Ohio Parole Board releases man who repeatedly raped toddler son

Was being tongue in cheek. But OK I'll get serious for a second.

For something incredibly vanilla, how about the temptation of piracy? The other day I wanted to watch a series I thought was interesting, but it was grossly overpriced. So I considered pirating it. But then normal inhibitions came in and went "nah not worth the trouble, I can tell Amazon to get bent by just not watching the movie at all and giving them $0. Also I can entertain myself for free by leaving excessively long reddit comments."

For people that do pirate or shoplift, recognizing the action as theft--even if they still do it--is a useful action that can help reason our way out of that behavior.
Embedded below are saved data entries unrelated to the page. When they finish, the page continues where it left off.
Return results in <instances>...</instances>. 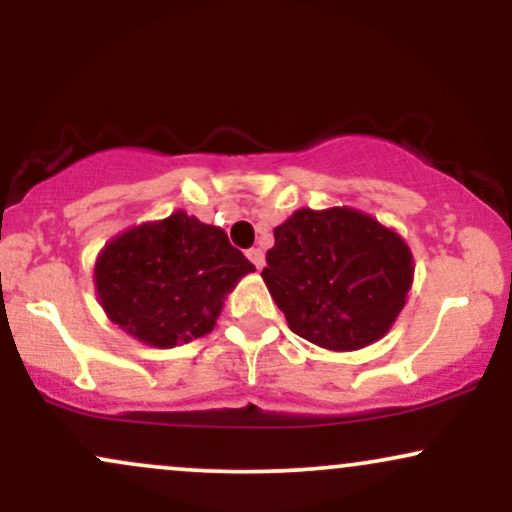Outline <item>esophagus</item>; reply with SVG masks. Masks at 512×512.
Instances as JSON below:
<instances>
[{
	"instance_id": "esophagus-1",
	"label": "esophagus",
	"mask_w": 512,
	"mask_h": 512,
	"mask_svg": "<svg viewBox=\"0 0 512 512\" xmlns=\"http://www.w3.org/2000/svg\"><path fill=\"white\" fill-rule=\"evenodd\" d=\"M248 260L255 264L257 269H262L264 267V252L260 248H252V250H248Z\"/></svg>"
}]
</instances>
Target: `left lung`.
Here are the masks:
<instances>
[{
  "label": "left lung",
  "instance_id": "8db88e82",
  "mask_svg": "<svg viewBox=\"0 0 512 512\" xmlns=\"http://www.w3.org/2000/svg\"><path fill=\"white\" fill-rule=\"evenodd\" d=\"M262 279L298 337L358 351L395 325L414 257L397 231L363 211L298 209L274 228Z\"/></svg>",
  "mask_w": 512,
  "mask_h": 512
}]
</instances>
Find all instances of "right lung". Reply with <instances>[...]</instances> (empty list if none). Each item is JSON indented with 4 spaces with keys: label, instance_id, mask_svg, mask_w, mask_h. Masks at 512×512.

For people that don't act on the urge, it's still useful to note. That recognition provides nuanced insight to understand why people do things instead of ham-handed condemnation. But instead of giving you the bleeding heart take, that type of insight helps us police each other more effectively.

The most dangerous thing to me is us claiming we are wholly righteous people or claiming that bad behavior is wholly foreign. It's not a guilt trip. I noticed if we get excessively self righteous and do something wrong, we do a lot of mental gymnastics to rationalize our actions as righteous. In the process we will entrench our beliefs in pathological behavior--forever doomed to be incapable of change. People don't like this, it tends to make us feel bad knowing part of us is...not very nice. We're not supposed to feel bad though, just note a natural instinct and appreciate that ours is quieter than the common criminal's.

As absurd as it sounds, I value us noting and examining our urges to do "bad" things rather than trying to ignore their existence or living in complete ignorance/denial of how the human mind works.